Oliver Heinrich, IGBCE-Landesbezirksleiter Nordost, war ebenfalls vor Ort:  „Es ist wichtig ein starkes Signal zu senden. Deshalb macht auch die IGBCE Nordost mit und schließt sich im Zeichen der internationalen Solidarität der Protestkundgebung an. Wir haben zahlreiche Kollegen und Kolleginnen mobilisiert, die heute vor der Botschaft von Belarus in Berlin gegen die diktatorische Führung in Belarus und ihrem Umgang mit Gewerkschaften protestieren. Wir fordern die Freilassung der willkürlich inhaftierten Gewerkschafter*innen. Es wäre auch hier eine große Schande tatenlos zuzusehen oder zu schweigen!“

Auch die Teilnehmer*innen waren sich einig: „Es ist unglaublich, was sich zur Zeit um uns herum abspielt. Neben allen Ängsten, die wir alle haben, erreichte nun auch die systematische Verfolgung von GewerkschafterInnen durch das Regime in Belarus mit der Verhaftung von vierzehn führenden Gewerkschafter der unabhängigen Gewerkschaften in Belarus ihren traurigen Höhepunkt“. Ein Teilnehmer berichtete, dass schon die Teilnahme an friedlichen Demonstrationen gegen das Regime des umstrittenen Machthabers Alexander Lukaschenko ausreiche, um den Arbeitsplatz zu verlieren.

Die Stimmung vor den Toren der unter Denkmalschutz stehenden Villa der belarussischen Botschaft in Berlin-Treptow war ernst und bedrückend.

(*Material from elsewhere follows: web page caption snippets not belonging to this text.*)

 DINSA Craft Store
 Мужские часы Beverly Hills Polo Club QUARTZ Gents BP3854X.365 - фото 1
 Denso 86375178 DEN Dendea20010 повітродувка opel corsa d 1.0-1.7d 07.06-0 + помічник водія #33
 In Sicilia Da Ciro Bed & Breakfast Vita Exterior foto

In den Gesichtern aller Teilnehmer war Entsetzen, jedoch auch solidarische Kampfeslust zu erkennen. Viele hielten Schilder mit Parolen wie „Solidarität mit unseren Kollegen in Belarus“ oder „Stopp der Bekämpfung freier Gewerkschaften“ hoch.

Den Protestkundgebungen war die Verhaftung von vierzehn führenden Gewerkschaftern der unabhängigen Gewerkschaften in Belarus durch das Komitee für Staatssicherheit der Republik Belarus (KGB) am 19. April vorangegangen. Unter den Verhafteten befindet sich auch der Vorsitzende des Dachverbandes BDKP, Aliksandr Yarushuk. Aliksandr ist auch Vize-Präsident des IGB und im Verwaltungsrat der Internationalen Arbeitsorganisation (International Labour Organization, ILO). Neben den wichtigsten Vorstandsmitgliedern des Dachverbandes BDKP sind auch die Vorsitzenden der Branchenorganisationen SPB (Partnergewerkschaft der Gewerkschaft Erziehung und Wissenschaft, GEW), SPM, REP (Partnergewerkschaft der IG Metall) und BNP (Partnergewerkschaft der IGBCE) in Haft.

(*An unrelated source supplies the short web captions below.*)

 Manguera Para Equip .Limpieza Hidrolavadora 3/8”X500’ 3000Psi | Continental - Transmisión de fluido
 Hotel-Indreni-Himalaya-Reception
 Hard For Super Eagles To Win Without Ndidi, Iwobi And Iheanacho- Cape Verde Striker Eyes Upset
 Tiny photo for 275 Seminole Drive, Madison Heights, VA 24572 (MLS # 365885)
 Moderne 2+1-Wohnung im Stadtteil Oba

Die Protest-Aktionen wurden am 8. Juni passend zum Start der ILO-Jahresvollversammlung in Genf gewählt. Da die Republik Belarus alle ILO-Kernarbeitsnormen ratifiziert hat und damit auch die Vereinigungsfreiheit garantieren sollte, ist die Verhaftung der Gewerkschafter sowie der Verbot zahlreiche gewerkschaftlicher Betriebsorganisationen mit der Begründung „Extremistische Organisationen“ ein klarer Verstoß hiergegen. Mit dem vor unseren Augen stattfindenden Versuch des Lukaschenka-Regimes die letzte noch im Land befindliche zivilgesellschaftliche Bewegung zu verbieten, zeigt sich das autoritäre Gesicht des Regimes in seiner brutalsten Form.

Auch Stephanie Albrecht-Suliak, IGBCE-Abteilungsleiterin Politik und Internationales , wies in ihrer engagierten Rede darauf hin, dass die IGBCE die BNP, die größte und unabhängige Gewerkschaft in Belarus (hervorgegangen aus einer Streikbewegung der Kalibergleute) seit rund 30 Jahren unterstützt und ihren mutigen Kampf für gerechte Löhne bewundert hat: „Deshalb fordern hier und heute die sofortige Freilassung aller unabhängigen Gewerkschafterinnen und Gewerkschafter, die Einstellung aller Schikanen, unberechtigter Beschuldigungen gegen die unabhängigen Gewerkschaften sowie die sofortige Aufhebung der Verbote ihrer Organisationen.“

Der Applaus, so hofften alle Demonstrierende in Berlin, sollte - zumindest symbolisch - bis nach Minsk zu hören sein und die Menschen dort unterstützen: „Wir lassen euch nicht alleine!“

In den Räumen der belarussischen Botschaft in Berlin war das jedenfalls nicht zu überhören, auch wenn alle Fenster während der Protestkundgebung fest verschlossen blieben.